Monday, September 15, 2008

Milk? Meat? A diaper?

Warning: This post is kinda gross. You might not want to read this if you gross-out easily.

So, I've known for quite some time that ASU doesn't have the smartest students. My first hint: peer editing in English 102. One of my classmates, bless his heart, introduced his paper arguing for euthanasia with, "There are plenty of retarded of laws." It was then that I realized that my school will accept anyone with an income.

Another tell-tale sign that ASU kids aren't the brightest tools in the crayon box: toilets. I don't often go into the women's restrooms, so I can't say how they do, but I know that ASU men do not know how to properly use a toilet. When I lived on campus, a constant ritual would be to entire a bathroom stall with 2 paper towels, one wet, one dry. I had to do this to ensure that I wasn't sitting on the "present" left by the last person. I wanted to post a fake syllabus for the fake class, Not Pissing on the Toilet Seat 101. Week 1, lift seat. Week 2, aim. Week 3, final.
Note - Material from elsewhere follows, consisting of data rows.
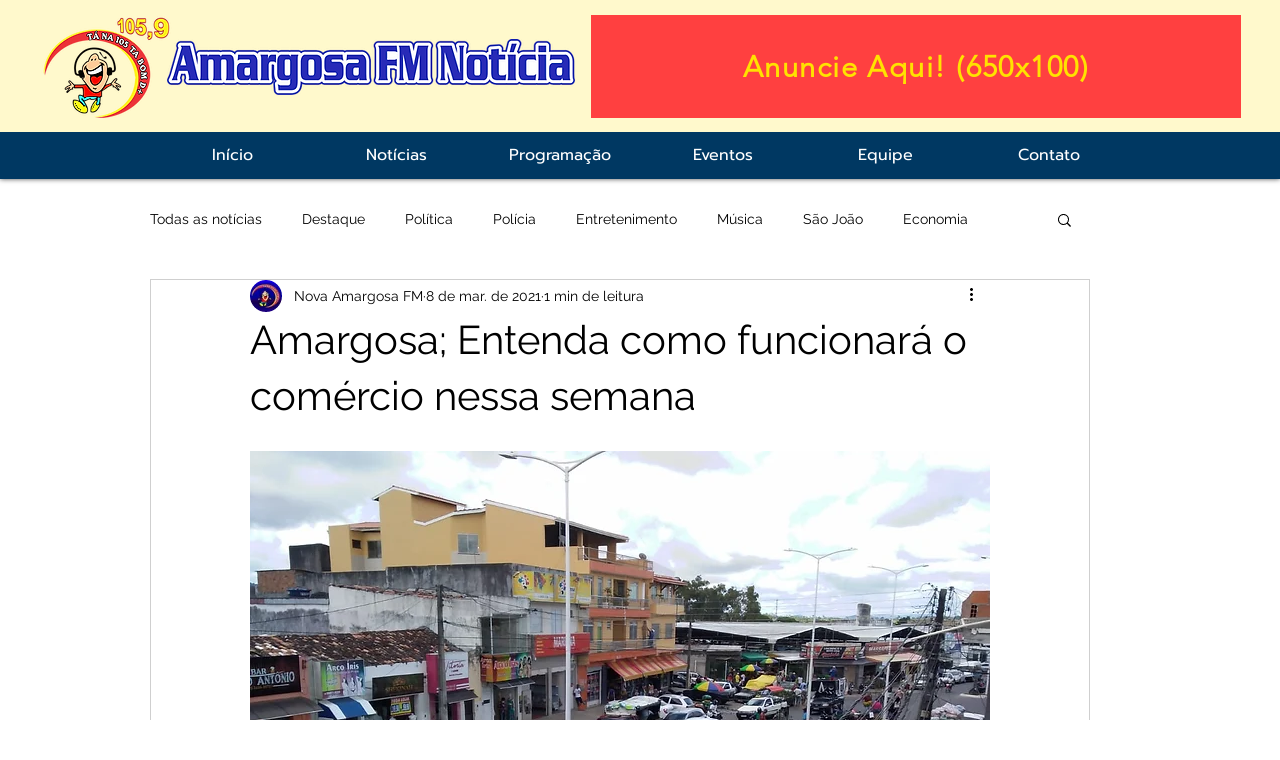

--- FILE ---
content_type: text/html; charset=utf-8
request_url: https://accounts.google.com/o/oauth2/postmessageRelay?parent=https%3A%2F%2Fstatic.parastorage.com&jsh=m%3B%2F_%2Fscs%2Fabc-static%2F_%2Fjs%2Fk%3Dgapi.lb.en.2kN9-TZiXrM.O%2Fd%3D1%2Frs%3DAHpOoo_B4hu0FeWRuWHfxnZ3V0WubwN7Qw%2Fm%3D__features__
body_size: 161
content:
<!DOCTYPE html><html><head><title></title><meta http-equiv="content-type" content="text/html; charset=utf-8"><meta http-equiv="X-UA-Compatible" content="IE=edge"><meta name="viewport" content="width=device-width, initial-scale=1, minimum-scale=1, maximum-scale=1, user-scalable=0"><script src='https://ssl.gstatic.com/accounts/o/2580342461-postmessagerelay.js' nonce="7OsadrTtHYXja4KQTBu6Yw"></script></head><body><script type="text/javascript" src="https://apis.google.com/js/rpc:shindig_random.js?onload=init" nonce="7OsadrTtHYXja4KQTBu6Yw"></script></body></html>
And it's not just in the dorms. I just moved from the Computing Commons to Hayden Library, because I had to use the restroom and, lo and behold,... well, I'm sure you can guess why.

I don't understand how people who graduated from high school don't know how to use the bathroom properly. If you've been out of diapers for at least 15 years, you'd think you'd learn some things.

I thought about drawing some spiritual analogy to Christians forgetting the basics of Christianity. And, while it seems I just did, I'm not going to go any farther than putting a link to the verse. Although, if the author of Hebrews had used a diaper-toilet illustration instead of a milk-meat illustration, I think it would have worked out fine.

2 comments:

Randall said...

"week 3 : final"

How do you grade that, do you watch?

Unknown said...

Judge based on the cleanliness of the seat. For a perfect grade, the toilet seat would be up, because men don't have to put it down. There's leniency for splashage, because Professor P. N. Toilet understands that it happens.